[Extract provided Boundary: Start]

The experimental reversal agent andexanet alfa effectively reversed the anticoagulant effect of factor Xa (fXa) inhibitors by controlling serious bleeding events, according to interim results of the ANNEXA-4* trial presented at the American College of Cardiology Annual Scientific Session & Expo (ACC.18) in Orlando, Florida, US.

“Andexanet very rapidly reversed anti-fXa activity [in actively bleeding patients and] effective haemostasis was achieved in 83 percent of patients,” said lead author Professor Stuart Connolly from McMaster University in Hamilton, Ontario, Canada.

The study population comprised 227 participants (mean age 77 years) who had acute major bleeding within 18 hours of taking an fXa inhibitor (ie, apixaban, rivaroxaban, enoxaparin, or edoxaban). Of these, 61 percent had intracranial bleeding, 27 percent had gastrointestinal bleeding, and 12 percent had bleeding in other sites. Andexanet was administered initially as an intravenous bolus followed by a 2-hour infusion. All participants were included in the safety evaluation while 132 were included in the efficacy analysis. [ACC.18, abstract 409-14]

At baseline, anti-fXa activity median values were 169.75 ng/mL, 132.60 ng/mL, and 0.44 IU/mL for rivaroxaban, apixaban, and enoxaparin recipients, respectively. There were no results on edoxaban as patients were too few, said Connolly.

[Extract provided Boundary: End]
[Supplied records Boundary: Start]

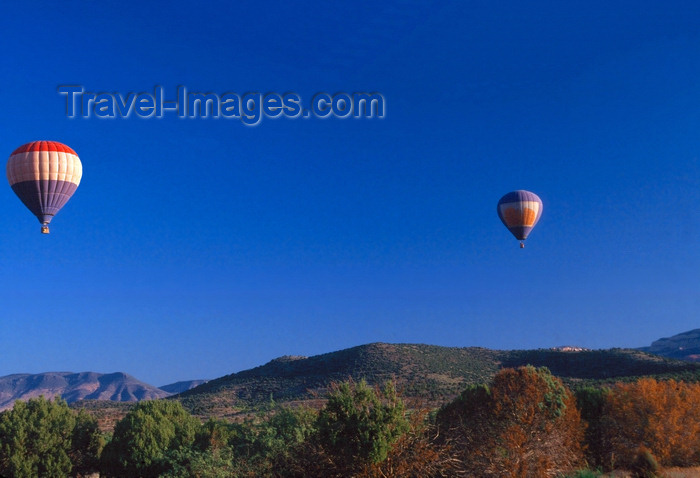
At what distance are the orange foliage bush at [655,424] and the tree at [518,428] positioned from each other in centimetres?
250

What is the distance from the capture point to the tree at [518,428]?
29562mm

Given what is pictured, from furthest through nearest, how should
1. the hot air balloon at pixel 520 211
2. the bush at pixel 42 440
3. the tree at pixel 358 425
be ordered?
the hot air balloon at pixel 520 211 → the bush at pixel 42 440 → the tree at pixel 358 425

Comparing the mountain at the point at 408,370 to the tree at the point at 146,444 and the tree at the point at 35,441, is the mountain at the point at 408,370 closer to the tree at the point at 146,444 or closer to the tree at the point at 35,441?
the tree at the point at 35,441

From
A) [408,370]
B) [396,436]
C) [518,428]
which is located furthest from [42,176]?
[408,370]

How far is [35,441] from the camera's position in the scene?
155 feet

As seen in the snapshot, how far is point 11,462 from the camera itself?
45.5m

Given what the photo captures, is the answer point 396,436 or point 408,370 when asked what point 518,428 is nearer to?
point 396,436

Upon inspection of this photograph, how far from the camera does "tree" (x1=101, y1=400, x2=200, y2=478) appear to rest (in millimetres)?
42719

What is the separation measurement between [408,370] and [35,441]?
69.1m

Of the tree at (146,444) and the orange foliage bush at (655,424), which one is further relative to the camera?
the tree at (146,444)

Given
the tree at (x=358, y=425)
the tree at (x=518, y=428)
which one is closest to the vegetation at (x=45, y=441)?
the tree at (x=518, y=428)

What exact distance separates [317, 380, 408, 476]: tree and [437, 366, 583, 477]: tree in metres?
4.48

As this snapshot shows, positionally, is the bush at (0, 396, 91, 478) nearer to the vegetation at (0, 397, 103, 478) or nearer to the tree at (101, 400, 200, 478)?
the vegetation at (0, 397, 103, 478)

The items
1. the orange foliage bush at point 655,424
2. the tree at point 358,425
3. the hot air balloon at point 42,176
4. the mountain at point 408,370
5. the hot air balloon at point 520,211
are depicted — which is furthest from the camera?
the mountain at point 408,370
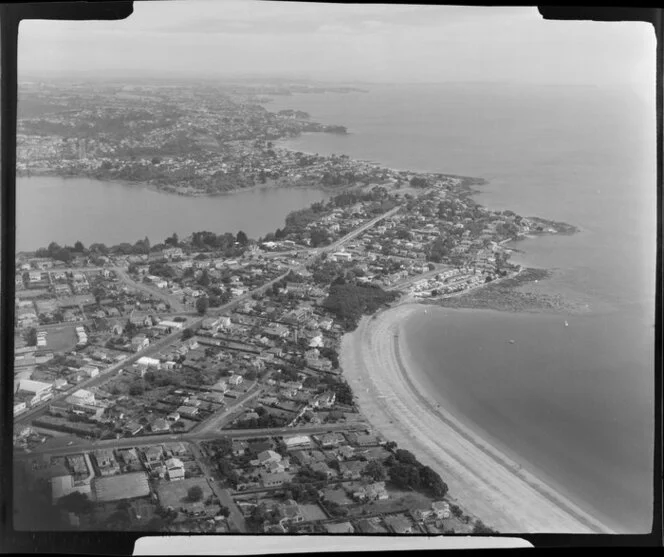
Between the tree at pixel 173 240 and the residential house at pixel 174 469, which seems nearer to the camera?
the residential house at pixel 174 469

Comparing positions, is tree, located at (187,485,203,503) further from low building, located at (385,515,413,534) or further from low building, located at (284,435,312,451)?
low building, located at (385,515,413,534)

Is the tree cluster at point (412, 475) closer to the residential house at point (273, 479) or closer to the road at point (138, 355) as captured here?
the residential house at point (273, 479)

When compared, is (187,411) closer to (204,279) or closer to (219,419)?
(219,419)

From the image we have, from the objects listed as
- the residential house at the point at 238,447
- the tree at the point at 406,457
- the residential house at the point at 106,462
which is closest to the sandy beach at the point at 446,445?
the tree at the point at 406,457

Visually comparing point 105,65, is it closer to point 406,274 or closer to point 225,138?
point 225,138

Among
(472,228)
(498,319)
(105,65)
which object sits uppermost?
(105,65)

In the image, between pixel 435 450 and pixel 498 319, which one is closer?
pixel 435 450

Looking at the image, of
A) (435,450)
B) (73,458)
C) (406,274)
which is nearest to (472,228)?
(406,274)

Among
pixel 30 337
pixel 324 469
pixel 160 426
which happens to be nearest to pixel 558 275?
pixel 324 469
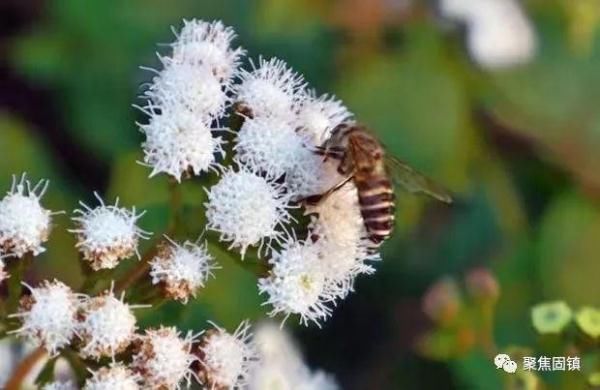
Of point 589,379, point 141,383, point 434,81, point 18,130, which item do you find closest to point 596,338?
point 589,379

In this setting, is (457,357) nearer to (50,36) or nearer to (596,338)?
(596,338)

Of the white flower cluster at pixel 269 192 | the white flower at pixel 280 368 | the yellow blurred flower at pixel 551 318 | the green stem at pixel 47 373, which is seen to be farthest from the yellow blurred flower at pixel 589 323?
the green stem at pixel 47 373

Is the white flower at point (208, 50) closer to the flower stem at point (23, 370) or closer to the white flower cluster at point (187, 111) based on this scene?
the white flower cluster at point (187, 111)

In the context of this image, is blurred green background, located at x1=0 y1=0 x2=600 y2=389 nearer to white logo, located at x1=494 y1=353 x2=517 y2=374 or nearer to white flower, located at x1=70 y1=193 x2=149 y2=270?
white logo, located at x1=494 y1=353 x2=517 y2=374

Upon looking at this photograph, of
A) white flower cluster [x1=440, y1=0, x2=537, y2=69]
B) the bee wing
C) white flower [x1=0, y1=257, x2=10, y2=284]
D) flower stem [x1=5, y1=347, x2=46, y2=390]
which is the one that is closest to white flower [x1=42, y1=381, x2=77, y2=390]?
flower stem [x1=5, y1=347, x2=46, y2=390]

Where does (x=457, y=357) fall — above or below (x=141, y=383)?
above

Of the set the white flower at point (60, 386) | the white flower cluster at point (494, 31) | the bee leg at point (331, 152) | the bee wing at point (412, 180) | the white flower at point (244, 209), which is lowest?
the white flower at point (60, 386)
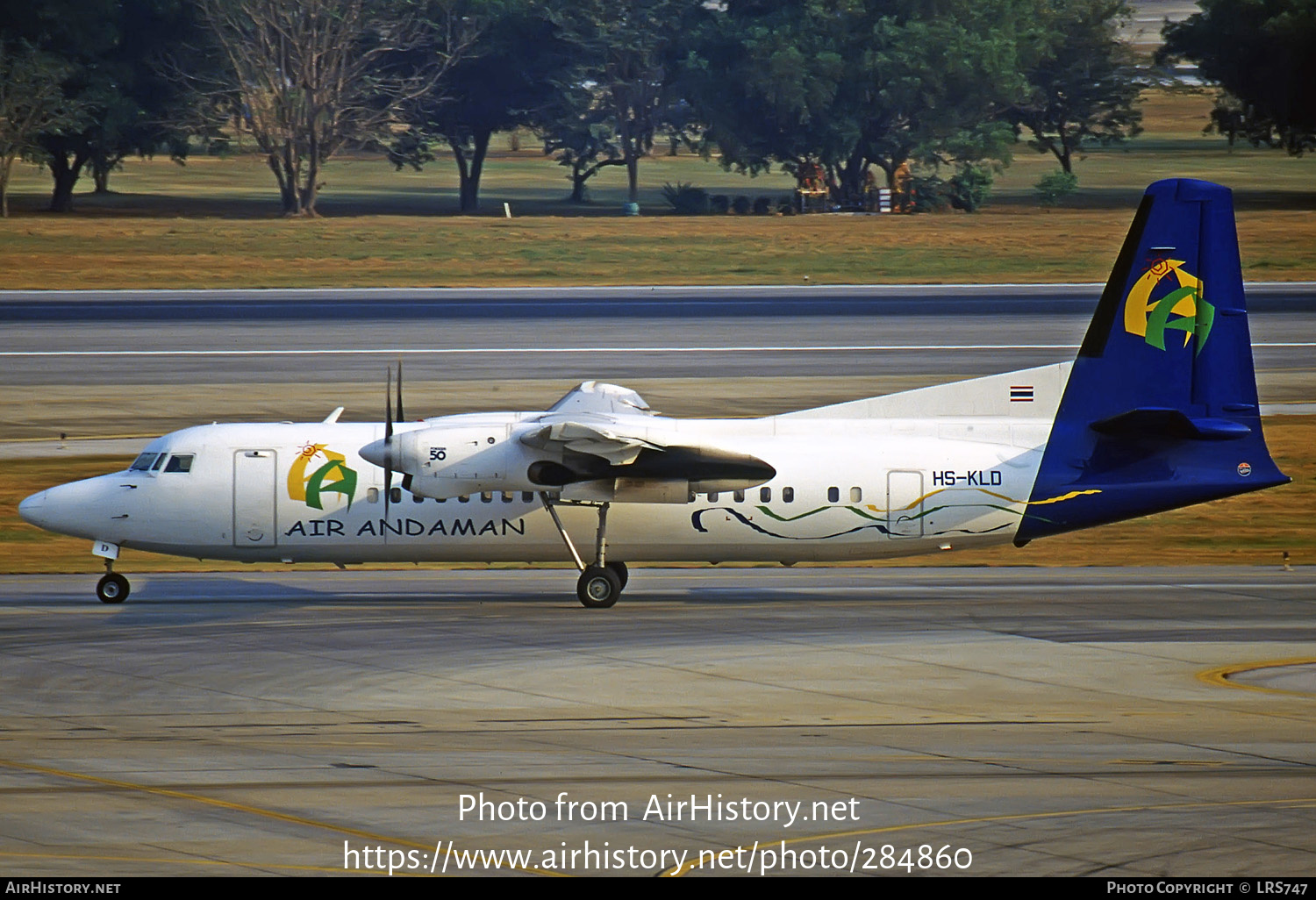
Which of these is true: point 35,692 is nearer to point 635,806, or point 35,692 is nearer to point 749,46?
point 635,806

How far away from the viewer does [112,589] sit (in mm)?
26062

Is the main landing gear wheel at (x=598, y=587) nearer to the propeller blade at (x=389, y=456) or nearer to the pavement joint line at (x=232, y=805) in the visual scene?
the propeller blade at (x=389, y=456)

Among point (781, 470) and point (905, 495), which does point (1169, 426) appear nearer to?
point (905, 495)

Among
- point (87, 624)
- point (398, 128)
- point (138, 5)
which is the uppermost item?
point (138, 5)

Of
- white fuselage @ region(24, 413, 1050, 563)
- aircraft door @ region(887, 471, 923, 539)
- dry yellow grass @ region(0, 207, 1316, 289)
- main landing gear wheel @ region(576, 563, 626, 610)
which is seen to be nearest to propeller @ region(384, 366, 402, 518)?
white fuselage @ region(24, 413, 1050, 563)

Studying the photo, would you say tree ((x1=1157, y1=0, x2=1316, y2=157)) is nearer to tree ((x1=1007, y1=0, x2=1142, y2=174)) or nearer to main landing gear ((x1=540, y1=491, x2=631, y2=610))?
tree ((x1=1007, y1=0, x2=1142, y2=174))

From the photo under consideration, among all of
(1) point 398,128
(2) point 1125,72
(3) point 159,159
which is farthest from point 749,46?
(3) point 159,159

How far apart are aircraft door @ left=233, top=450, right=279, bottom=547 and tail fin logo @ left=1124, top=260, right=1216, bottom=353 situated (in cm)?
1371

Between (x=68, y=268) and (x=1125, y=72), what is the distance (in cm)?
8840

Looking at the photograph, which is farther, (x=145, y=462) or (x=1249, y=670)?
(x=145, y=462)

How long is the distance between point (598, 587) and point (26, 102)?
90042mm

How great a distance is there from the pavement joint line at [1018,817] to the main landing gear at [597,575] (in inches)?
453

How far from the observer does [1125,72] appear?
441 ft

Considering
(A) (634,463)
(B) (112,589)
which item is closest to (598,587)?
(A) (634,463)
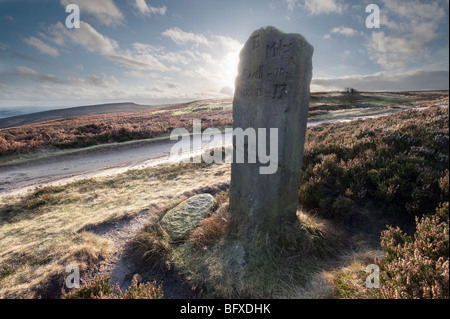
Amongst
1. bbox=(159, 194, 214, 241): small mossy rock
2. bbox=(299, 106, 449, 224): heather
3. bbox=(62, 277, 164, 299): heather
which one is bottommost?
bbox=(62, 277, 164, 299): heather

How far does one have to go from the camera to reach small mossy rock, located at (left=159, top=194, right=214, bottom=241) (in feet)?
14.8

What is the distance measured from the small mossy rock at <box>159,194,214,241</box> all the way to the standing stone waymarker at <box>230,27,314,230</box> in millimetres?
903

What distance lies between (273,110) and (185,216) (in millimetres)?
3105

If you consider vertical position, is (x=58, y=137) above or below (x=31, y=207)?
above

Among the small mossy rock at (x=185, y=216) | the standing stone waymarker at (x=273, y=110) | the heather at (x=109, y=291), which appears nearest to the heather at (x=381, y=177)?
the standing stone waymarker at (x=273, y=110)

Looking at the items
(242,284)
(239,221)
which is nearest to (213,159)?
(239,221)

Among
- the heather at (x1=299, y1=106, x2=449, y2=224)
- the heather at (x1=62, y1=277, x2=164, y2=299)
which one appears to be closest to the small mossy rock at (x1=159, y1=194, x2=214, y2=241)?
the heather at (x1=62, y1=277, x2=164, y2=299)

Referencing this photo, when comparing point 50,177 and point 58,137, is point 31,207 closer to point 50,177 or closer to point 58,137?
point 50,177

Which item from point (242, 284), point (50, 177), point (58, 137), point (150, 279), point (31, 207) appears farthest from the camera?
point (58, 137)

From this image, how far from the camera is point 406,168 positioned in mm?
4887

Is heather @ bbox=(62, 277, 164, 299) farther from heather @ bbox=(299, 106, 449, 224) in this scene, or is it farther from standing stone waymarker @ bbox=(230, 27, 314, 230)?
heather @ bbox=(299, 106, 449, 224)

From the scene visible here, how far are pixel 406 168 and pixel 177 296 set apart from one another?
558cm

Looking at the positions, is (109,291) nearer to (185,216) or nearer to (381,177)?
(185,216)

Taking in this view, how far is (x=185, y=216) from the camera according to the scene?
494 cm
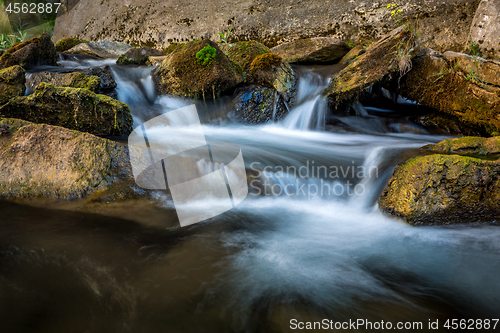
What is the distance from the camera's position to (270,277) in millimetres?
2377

[Supplied records Boundary: End]

Tasks
1. Quote the andexanet passage from "The study population" up to and including "few, said Connolly.".
2. According to the andexanet passage, how many participants were included in the efficacy analysis?
3. Decide whether each statement agrees with the andexanet passage, and support each yes or no with the passage's exact words: (a) The participants had a mean age of 77 years. (b) Andexanet was given only as a 4-hour infusion. (c) The results included findings for edoxaban recipients.
Rely only on the andexanet passage, not on the rows or any outside knowledge.

Solutions to the exercise
1.
The study population comprised 227 participants (mean age 77 years) who had acute major bleeding within 18 hours of taking an fXa inhibitor (ie, apixaban, rivaroxaban, enoxaparin, or edoxaban). Of these, 61 percent had intracranial bleeding, 27 percent had gastrointestinal bleeding, and 12 percent had bleeding in other sites. Andexanet was administered initially as an intravenous bolus followed by a 2-hour infusion. All participants were included in the safety evaluation while 132 were included in the efficacy analysis. [ACC.18, abstract 409-14]

At baseline, anti-fXa activity median values were 169.75 ng/mL, 132.60 ng/mL, and 0.44 IU/mL for rivaroxaban, apixaban, and enoxaparin recipients, respectively. There were no results on edoxaban as patients were too few, said Connolly.

2. 132 participants were included in the efficacy analysis.

3.
(a) Yes: "mean age 77 years"
(b) No: "administered initially as an intravenous bolus followed by a 2-hour infusion"
(c) No: "There were no results on edoxaban as patients were too few"